- _TASK OBJECTIVE_
Reproduce word for word the passage of the forum thread on てしまう below, starting with "(Both are colloquial)" and going on through "it's really colloquial.".

*** Opening of TEXT BLOCK ***

# て　しまう



## KaleNovice

めしをたべてしまった。
めしをたべた。

what is the difference between these two? 

Thank you in advance!


----------



## karlalou

I think we say てしまう either to mean something is done or to express a regret.


----------



## KaleNovice

First of all thank you for your reply karlalou! Like you have said, "something is done", the eating was done, so is " めしをたべてしまった" acceptable to mean that "I have done eating" ?


----------



## karlalou

KaleNovice said:


> First of all thank you for your reply karlalou! Like you have said, "something is done", the eating was done, so is " めしをたべてしまった" acceptable to mean that "I have done eating" ?


Yes, めしをたべてしまった does mean "I have done eating".


----------



## Alkanna

めしをたべてしまった。
めしをたべた。
(Both are colloquial)

I finished my breakfast/ lunch/ dinner.
I had breakfast/ lunch/ dinner.


----------



## karlalou

Well.. I don't think it's really colloquial.
Though because of the subject matter, you won't see it in a business letter, you will see it in a story book.


----------



## KaleNovice

Okay thank you so much karlalou and Alkanna! 勉強になった！


----------



## Alkanna

It isn't precisely elegant, and a woman wouldn't be expected to use it 

KaleNovice, you're very welcome.


----------



## karlalou

Right. めし is not elegant at all. But ごはんをたべてしまった is no problem for anyone to say it.


----------



## Alkanna

Certainly !  A beginner may not know the difference


----------



## frequency

Alkanna said:


> I finished (eating) my breakfast/ lunch/ dinner.


しまった version can convey the completeness of your action more than ～た version. Emphasis and certainty? Yes and no.


----------



## KaleNovice

Thank you for all the useful replies !


----------

*** Close of TEXT BLOCK ***
*** Opening of DATASET EXCERPT ***

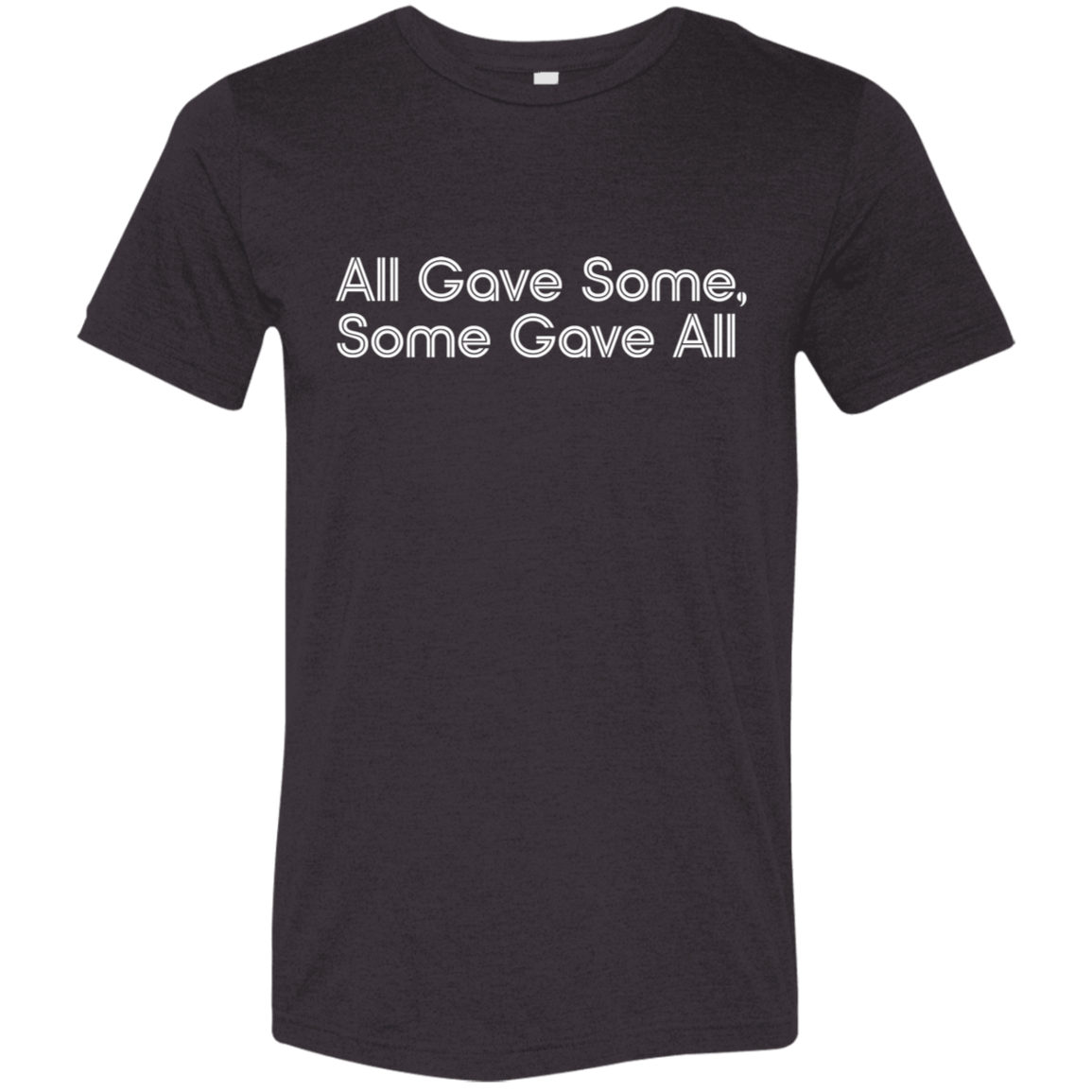 "All Gave Some, Some Gave All" Tri-blend T-shirt (white font) | BetterSaid.co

*** Close of DATASET EXCERPT ***

- _RESPONSE FOR THIS EXERCISE_
(Both are colloquial)

I finished my breakfast/ lunch/ dinner.
I had breakfast/ lunch/ dinner.


----------



## karlalou

Well.. I don't think it's really colloquial.